A quizzical expression slid across her face, followed closely by hurt. Indignation instantly avalanched into moxie and courage. She jacked straight up into a sitting position. Battle readiness showed in her gaze and in her voice. I recognized that look.

“Up yours! Men and their friggin’ egos. I aroused you. You needed that contact as much as I did. You didn’t choose a damn thing. I reached out. You answered. Deal with it!”

“Say again?”

“You self-righteous jerk. Do you believe that you’re the only person on God’s green Earth who owns valid reason to shun others? Of all people, I thought you’d understand what it’s like to be alone no matter how many people are around. If you weren’t so worried about upsetting your safe little world, you’d realize what it took for us to get this far and you’d open your eyes and let us in.”

“Are you through?” At her stiff nod, as those blazing cobalt-blue eyes accosted me, I asked, “Why the touching restrictions if you aren’t frightened of letting me in? What horror from yesterday becomes my touch today?”

Squinty and narrowed eyes widened as passionate anger receded. Tides of emotion now pooled in the corners. Sorrow-burdened shoulders drooped. Her mouth turned down and her eyes went distant. Molten anguish disguised as hot tears slashed my chest, flaying flesh deeper than bear claws might have scratched. It was fair to say that I did not think much of myself at that moment.

“Must you always take aim for the unbearable? Have you no mercy left at all?” she accused and collapsed to my chest, a wreck.

I wrapped my arms around her and cradled her close. Rather than pull away, she burrowed her face into my neck and shoulder, which muffled her sobs as she accepted solace from the person who had roused her pain. We both knew that she grieved for the person she no longer was and never would be again. We shared that sorrow. She hugged me fiercely, professing how close we had grown, increasing my desire to retreat. With surgical precision, my question had cut to the quick. We had forever been blunt. Never a soft word to infect an open wound. We forwent refinement and aimed for the heart, daring the other to go one step beyond reasonable. It’s how we existed with our untold secrets buried just below the surface. We did not fool the other even for a moment, but we pretended that we did.

Blunt honesty hurt. It exposed our inner selves like a nerve. It bound us.
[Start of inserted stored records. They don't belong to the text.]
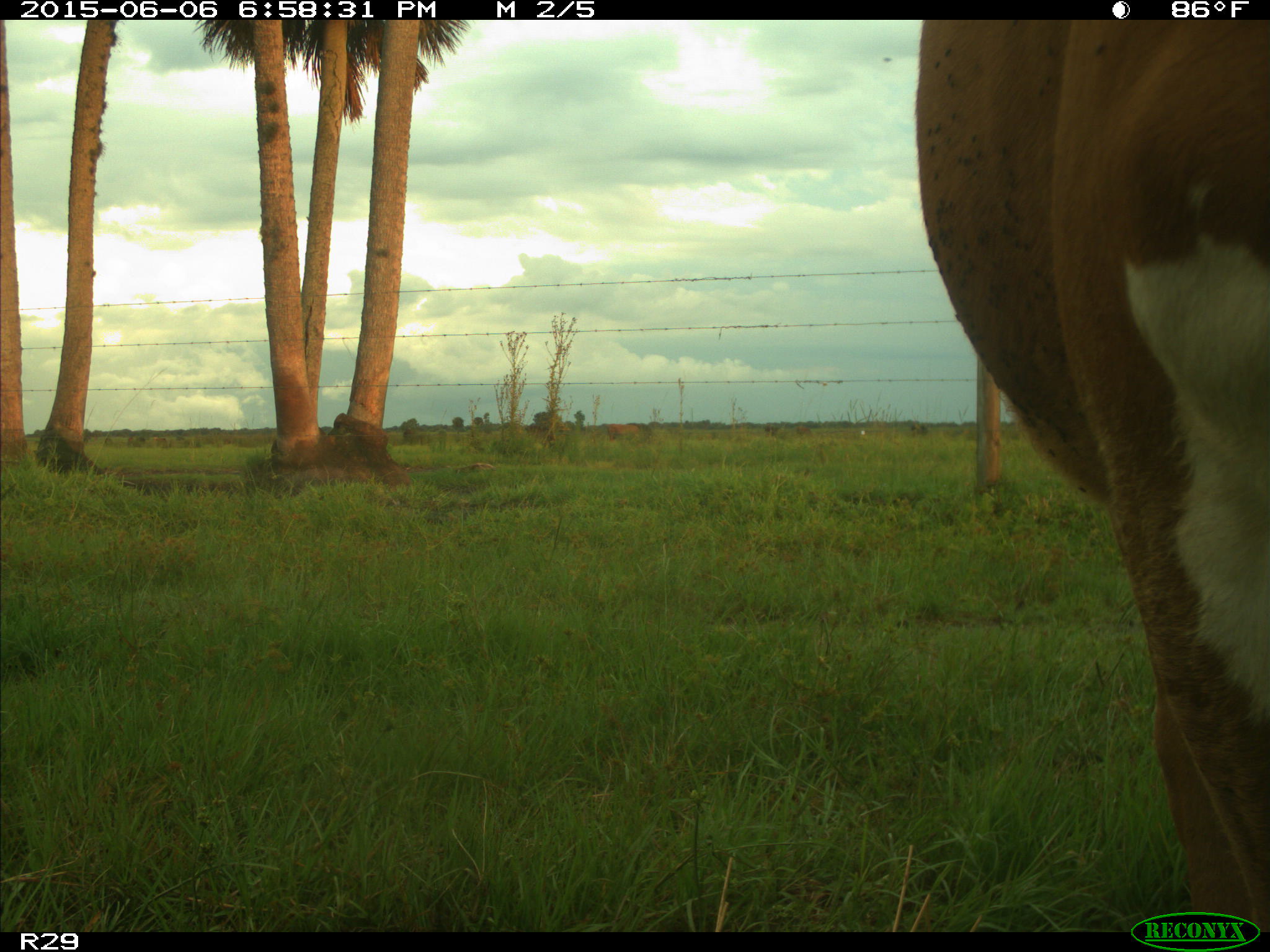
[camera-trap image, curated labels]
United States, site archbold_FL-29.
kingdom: Animalia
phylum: Chordata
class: Mammalia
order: Artiodactyla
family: Bovidae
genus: Bos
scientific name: Bos taurus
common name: domestic cow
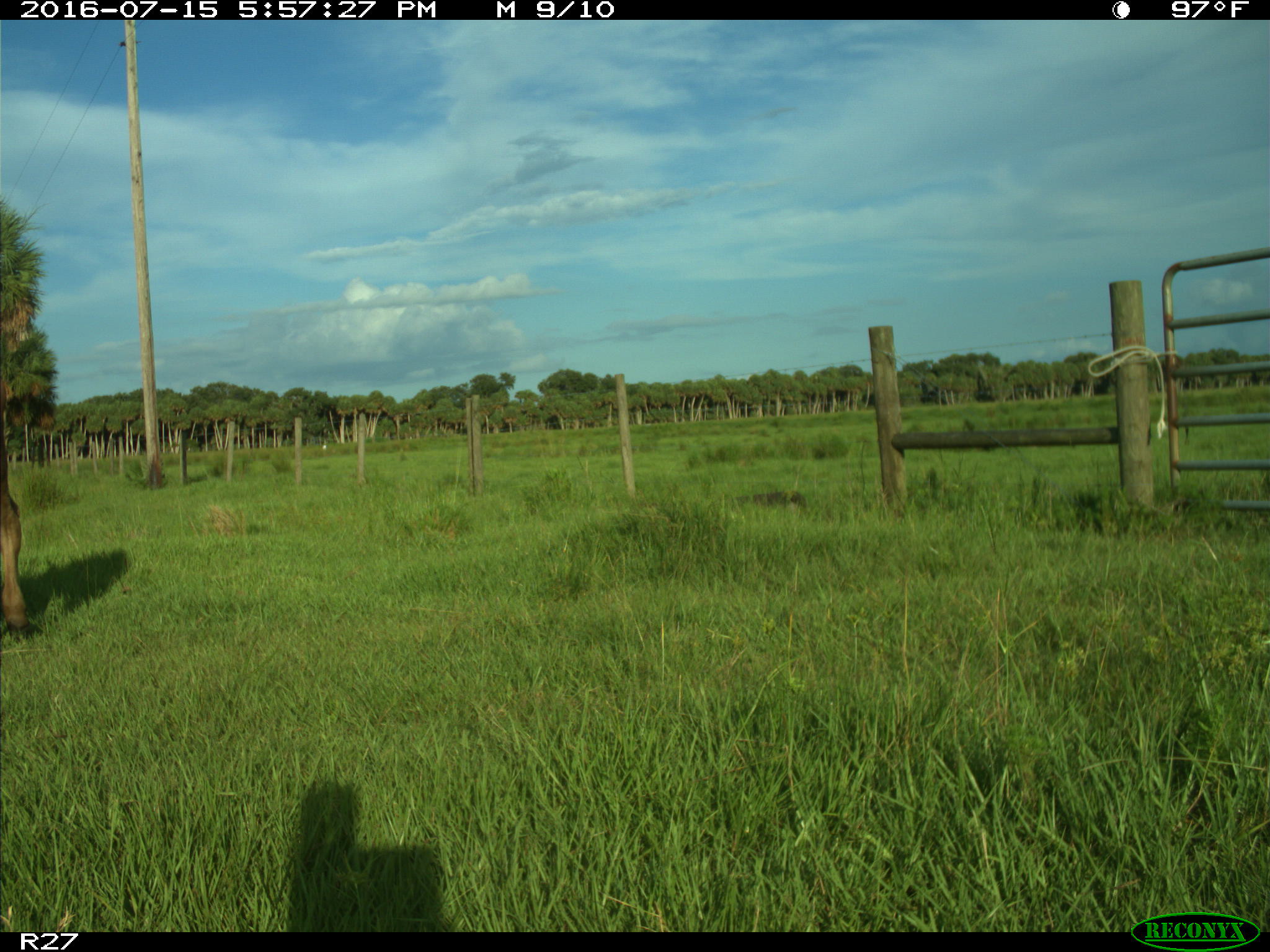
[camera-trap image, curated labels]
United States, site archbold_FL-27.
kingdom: Animalia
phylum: Chordata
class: Mammalia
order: Artiodactyla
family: Bovidae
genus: Bos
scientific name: Bos taurus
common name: domestic cow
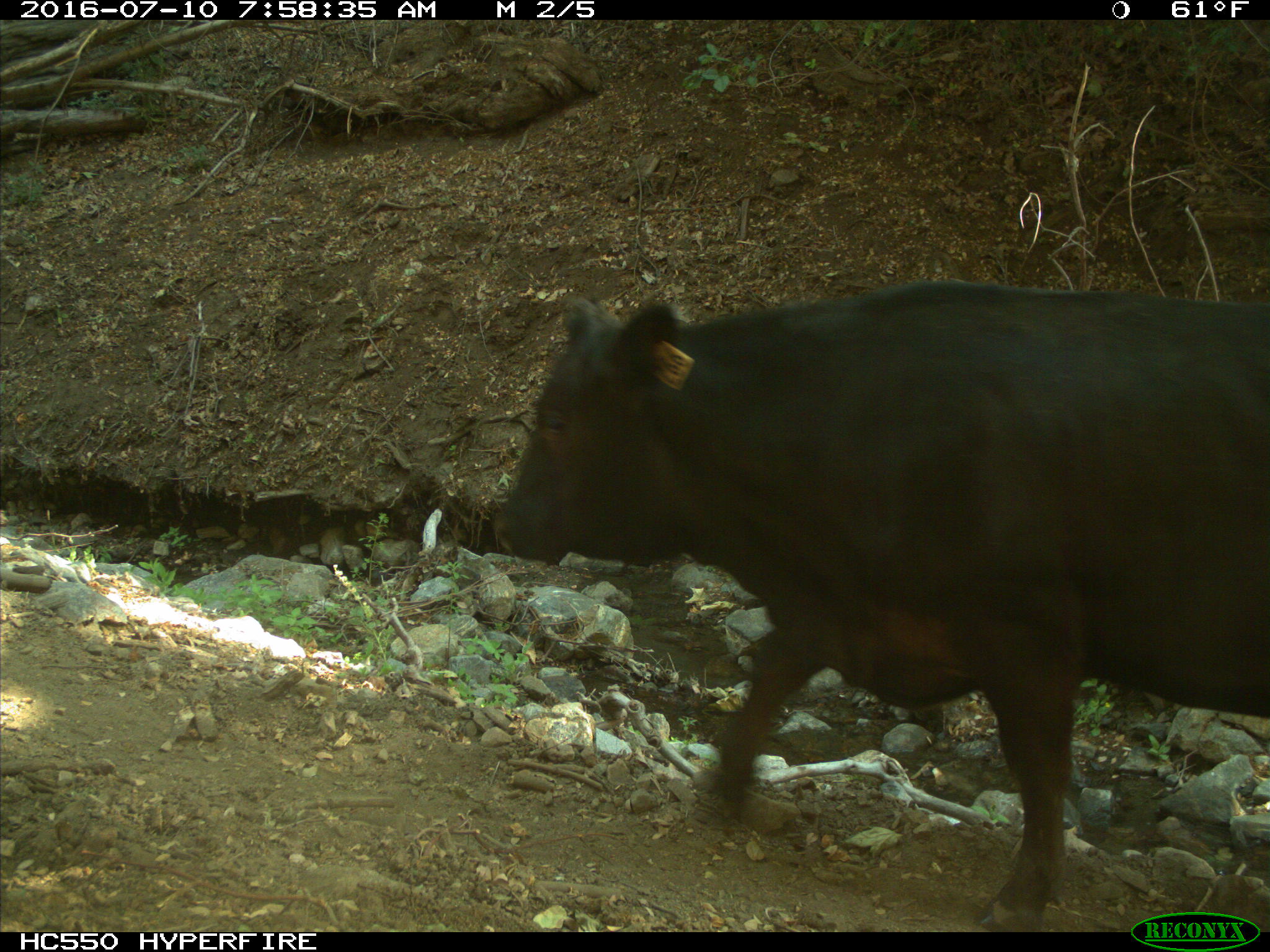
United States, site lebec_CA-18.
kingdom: Animalia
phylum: Chordata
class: Mammalia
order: Artiodactyla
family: Bovidae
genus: Bos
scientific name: Bos taurus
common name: domestic cow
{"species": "Bos taurus (domestic cow)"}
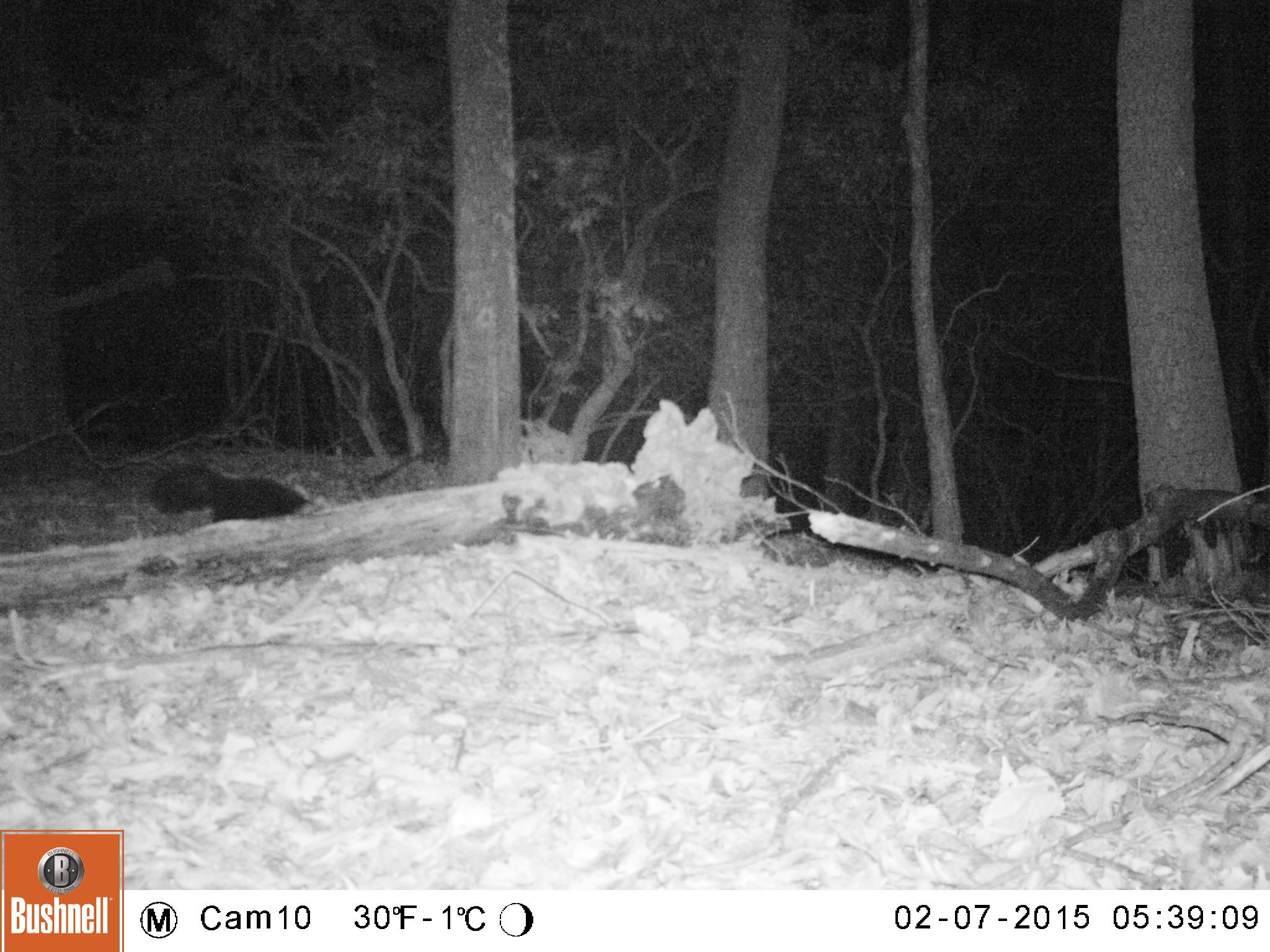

It was our foundation and our refuge from a politically correct society that rarely said what it meant and seldom meant what it said. I had once isolated myself to avoid these baffling intricacies. Now, here I was, hip-deep with a rape victim: my boss’s daughter. Canadian geese migrating north to winter owned more common sense than I did. In spite of our friendship, or because of it, I craved solitude nearly as much as I desired Odera. Odera stayed within our embrace, seeming to understand our impasse. I was glad that one of us understood something.

“You’re a dumbass,” she told me after using my T-shirt to blow her nose and daub her eyes. “It doesn’t matter that you were right; that only made it worse.”

“I know and, I know.”

As if Odera felt my conflict, she hugged me tighter. I wanted to assure her that everything would be okay, but the words had no voice. Life had taught each of us that whatever does not kill you does not always make you stronger. Sometimes it inflicts great emotional damage that haunts sleep and seeps into daylight. And then I remembered that I was a reflection of those around me, just as they were a reflection of me, which meant that I was just as broken and damaged as the next person. Ignorance is not bliss. Innocence is bliss; ignorance is curable.